Inspired Writer Contest Top 20

At Least the Voice Still Cries

A Memory of Choosing Nothing

Emily Signoretti
Inspired Writer

--

A girl sits on a table looking out the window with her orange cat beside her looking at her. Her back is to the viewer.
Photo by Jonathan Rados on Unsplash

“You look… better,” she says.

I shovel more Chinese food into my mouth and slowly nod. Her eyes search my face for confirmation. I keep chewing. I watch her reconsider asking how I feel.

“It’s the best of the places we saw,” she tries instead, “and dad will co-sign for whatever, so don’t worry about the rent.”

I roll a clump of fried rice across the paper plate with my fork, up and over the small hilled barrier built to separate each item of the meal combo.

“Or… I can come back another day to look at more places.”

“No. It’s the best of the places we saw.” I echo back her earlier words, abandon the fork in the plastic tray. I sit palms together, pressed between my thighs. I hate this mall. I hate this town. A long breath I didn’t realize I was holding escapes.

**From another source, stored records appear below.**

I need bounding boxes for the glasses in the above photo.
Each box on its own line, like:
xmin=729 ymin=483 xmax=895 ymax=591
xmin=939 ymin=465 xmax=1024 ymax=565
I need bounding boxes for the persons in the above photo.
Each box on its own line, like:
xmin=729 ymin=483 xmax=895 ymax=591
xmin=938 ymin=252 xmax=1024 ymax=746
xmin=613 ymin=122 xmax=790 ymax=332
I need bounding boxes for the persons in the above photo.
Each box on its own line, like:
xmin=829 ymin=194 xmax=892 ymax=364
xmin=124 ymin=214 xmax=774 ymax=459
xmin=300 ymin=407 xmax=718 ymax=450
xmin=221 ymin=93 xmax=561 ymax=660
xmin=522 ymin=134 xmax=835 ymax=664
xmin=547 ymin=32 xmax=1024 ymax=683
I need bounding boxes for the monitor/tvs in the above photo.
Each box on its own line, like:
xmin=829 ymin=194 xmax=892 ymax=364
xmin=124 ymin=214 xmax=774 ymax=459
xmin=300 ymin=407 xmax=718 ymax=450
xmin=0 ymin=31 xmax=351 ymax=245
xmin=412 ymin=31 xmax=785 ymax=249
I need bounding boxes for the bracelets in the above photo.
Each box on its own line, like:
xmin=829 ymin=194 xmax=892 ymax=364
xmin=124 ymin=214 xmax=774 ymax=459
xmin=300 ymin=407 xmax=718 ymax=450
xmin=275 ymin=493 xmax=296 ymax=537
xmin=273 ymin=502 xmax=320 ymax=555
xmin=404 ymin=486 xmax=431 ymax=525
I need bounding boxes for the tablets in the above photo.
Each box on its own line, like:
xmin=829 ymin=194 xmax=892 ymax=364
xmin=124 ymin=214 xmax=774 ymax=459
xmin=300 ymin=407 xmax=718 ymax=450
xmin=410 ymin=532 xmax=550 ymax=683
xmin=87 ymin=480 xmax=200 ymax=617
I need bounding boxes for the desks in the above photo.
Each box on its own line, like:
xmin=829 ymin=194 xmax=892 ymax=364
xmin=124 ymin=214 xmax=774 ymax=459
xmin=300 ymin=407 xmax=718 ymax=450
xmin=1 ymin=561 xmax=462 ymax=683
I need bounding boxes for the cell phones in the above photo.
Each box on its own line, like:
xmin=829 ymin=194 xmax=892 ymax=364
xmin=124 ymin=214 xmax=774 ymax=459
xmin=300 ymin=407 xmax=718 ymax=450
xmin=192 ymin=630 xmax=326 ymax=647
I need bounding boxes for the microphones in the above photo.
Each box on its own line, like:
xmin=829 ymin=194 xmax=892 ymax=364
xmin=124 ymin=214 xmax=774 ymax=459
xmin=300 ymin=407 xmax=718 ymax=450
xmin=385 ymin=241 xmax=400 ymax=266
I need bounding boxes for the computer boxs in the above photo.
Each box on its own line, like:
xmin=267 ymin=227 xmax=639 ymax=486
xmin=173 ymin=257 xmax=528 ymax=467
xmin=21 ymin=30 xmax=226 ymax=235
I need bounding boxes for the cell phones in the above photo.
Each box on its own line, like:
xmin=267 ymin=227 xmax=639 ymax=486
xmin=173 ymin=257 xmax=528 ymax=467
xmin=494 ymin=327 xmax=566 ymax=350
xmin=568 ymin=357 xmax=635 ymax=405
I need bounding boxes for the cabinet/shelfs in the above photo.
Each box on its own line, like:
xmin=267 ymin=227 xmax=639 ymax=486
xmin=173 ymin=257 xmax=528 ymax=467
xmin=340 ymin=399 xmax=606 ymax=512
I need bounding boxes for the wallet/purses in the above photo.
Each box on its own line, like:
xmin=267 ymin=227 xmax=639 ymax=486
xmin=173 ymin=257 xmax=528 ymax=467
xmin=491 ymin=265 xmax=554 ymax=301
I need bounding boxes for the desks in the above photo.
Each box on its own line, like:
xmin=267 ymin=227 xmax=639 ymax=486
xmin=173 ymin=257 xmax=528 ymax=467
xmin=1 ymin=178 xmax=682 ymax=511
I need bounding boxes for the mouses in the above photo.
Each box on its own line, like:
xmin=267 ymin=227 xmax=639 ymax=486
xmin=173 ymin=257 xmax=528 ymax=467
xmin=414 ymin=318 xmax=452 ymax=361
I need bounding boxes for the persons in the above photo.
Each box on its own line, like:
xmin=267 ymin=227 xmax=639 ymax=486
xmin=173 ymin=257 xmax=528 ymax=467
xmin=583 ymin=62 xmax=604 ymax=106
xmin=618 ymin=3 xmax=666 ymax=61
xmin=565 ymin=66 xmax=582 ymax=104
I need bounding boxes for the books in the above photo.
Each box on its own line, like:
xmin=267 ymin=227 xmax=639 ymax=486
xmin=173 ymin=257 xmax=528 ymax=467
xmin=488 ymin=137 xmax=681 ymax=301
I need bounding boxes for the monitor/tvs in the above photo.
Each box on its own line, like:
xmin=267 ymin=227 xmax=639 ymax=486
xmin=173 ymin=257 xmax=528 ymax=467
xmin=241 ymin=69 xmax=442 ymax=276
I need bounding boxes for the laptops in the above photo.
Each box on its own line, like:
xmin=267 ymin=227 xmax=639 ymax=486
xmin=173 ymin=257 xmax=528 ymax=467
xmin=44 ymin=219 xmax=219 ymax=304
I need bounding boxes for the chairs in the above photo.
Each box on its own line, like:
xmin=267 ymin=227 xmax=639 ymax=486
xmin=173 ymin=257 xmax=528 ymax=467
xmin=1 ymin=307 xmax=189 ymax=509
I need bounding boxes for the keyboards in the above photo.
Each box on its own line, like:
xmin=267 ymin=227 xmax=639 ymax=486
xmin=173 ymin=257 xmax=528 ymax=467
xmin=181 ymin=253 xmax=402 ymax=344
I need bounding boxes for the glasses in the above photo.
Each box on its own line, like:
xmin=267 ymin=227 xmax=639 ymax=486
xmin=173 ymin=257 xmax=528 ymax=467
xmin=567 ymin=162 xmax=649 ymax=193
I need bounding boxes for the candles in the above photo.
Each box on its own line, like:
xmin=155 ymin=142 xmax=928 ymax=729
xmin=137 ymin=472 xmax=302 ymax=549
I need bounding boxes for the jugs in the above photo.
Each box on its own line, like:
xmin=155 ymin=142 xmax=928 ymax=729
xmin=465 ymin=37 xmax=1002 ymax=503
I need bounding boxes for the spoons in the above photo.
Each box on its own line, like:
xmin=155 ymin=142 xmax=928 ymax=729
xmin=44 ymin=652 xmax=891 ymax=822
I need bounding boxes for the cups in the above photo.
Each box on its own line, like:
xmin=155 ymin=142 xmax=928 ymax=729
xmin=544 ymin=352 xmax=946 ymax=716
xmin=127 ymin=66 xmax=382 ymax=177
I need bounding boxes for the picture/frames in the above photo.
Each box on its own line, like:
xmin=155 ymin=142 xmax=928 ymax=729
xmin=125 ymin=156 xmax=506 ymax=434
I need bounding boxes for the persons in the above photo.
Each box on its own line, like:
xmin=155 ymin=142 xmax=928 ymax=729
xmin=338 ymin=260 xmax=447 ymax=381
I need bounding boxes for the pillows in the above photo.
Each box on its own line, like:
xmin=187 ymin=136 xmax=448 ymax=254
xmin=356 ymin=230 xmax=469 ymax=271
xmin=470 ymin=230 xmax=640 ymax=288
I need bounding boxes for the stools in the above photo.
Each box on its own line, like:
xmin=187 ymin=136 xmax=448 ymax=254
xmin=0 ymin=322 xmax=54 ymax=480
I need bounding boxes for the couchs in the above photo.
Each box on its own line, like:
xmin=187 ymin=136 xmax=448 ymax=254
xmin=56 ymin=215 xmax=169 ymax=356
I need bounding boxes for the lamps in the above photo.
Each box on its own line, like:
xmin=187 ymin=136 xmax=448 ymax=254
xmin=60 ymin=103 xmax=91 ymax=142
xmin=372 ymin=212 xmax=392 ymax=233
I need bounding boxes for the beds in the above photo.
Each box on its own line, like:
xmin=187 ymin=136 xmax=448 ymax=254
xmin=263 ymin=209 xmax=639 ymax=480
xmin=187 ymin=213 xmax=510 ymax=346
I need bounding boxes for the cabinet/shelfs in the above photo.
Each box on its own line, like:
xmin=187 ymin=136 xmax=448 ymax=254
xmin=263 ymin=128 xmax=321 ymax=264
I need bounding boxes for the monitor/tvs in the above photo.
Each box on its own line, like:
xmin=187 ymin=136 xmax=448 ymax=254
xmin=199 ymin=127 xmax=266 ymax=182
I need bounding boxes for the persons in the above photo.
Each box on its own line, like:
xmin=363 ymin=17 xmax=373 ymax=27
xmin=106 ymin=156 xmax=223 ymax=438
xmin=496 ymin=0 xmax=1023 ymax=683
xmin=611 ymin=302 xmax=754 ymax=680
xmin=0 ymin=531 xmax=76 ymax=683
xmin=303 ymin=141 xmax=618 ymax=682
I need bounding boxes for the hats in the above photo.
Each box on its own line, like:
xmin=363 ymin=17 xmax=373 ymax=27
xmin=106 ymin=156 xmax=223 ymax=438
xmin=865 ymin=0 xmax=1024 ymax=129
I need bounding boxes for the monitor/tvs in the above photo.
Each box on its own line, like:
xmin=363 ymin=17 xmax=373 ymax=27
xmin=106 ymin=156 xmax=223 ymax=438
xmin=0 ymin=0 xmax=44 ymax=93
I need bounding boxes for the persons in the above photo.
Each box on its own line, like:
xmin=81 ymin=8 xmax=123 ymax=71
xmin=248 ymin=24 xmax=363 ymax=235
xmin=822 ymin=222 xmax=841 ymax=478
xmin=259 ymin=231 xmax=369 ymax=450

My sister steers the conversation towards furniture for the new apartment. She’ll call the building manager to settle the details of the lease. All I have to do is write cheques for the first and last month’s rent.

“At least the unit is empty,” she adds.

My tongue wiggles free a piece of spicy beef stuck between my back molars. “Yuh,” is what I can manage. I prop my right elbow on the table and let it cradle my head, fingers in my hair. Numerous refrains of “at least” echo in my head. At least you don’t have any children. At least the house is a rental. At least you don’t have to settle in court. At least…

All our lives people have mistaken my sister and I for best friends, surprised to find out we are, in fact, siblings. And we are those kind of sisters — countless inside jokes, secret codes, a language no one else speaks or understands. Neither distance nor time apart ever seems to weaken our bond. But at this moment I am somewhere even she can’t reach. A place I don’t recognize and can’t name. My body feels heavy. A kind of vertigo grips me and steals my center of gravity. My feeble attempts at stability are met with waves of dizziness. A chair scraping the dirty tile floor pulls me back to my seat in the food court. My sister stands and gestures to my tray.

“Yeah, I’m done.”

She deals with the garbage and I’m grateful for the few extra moments I need to stand up.

My sister parks her car and we sit silently looking straight ahead, at the front door of my house. Her hands stay at 10 and 2. Mine hold my stomach. Probably the Chinese food. The thick silence swallows us both. A voice inside me shouts “I don’t know what to do! I don’t know who I am. I don’t know what I want!”, but it is muffled, as if it were coming from behind a wall. I ignore it. I don’t cry or scream.

“Are you okay… ? I mean… in the house… is it…” the words, cumbersome and misshapen, lodge in her throat.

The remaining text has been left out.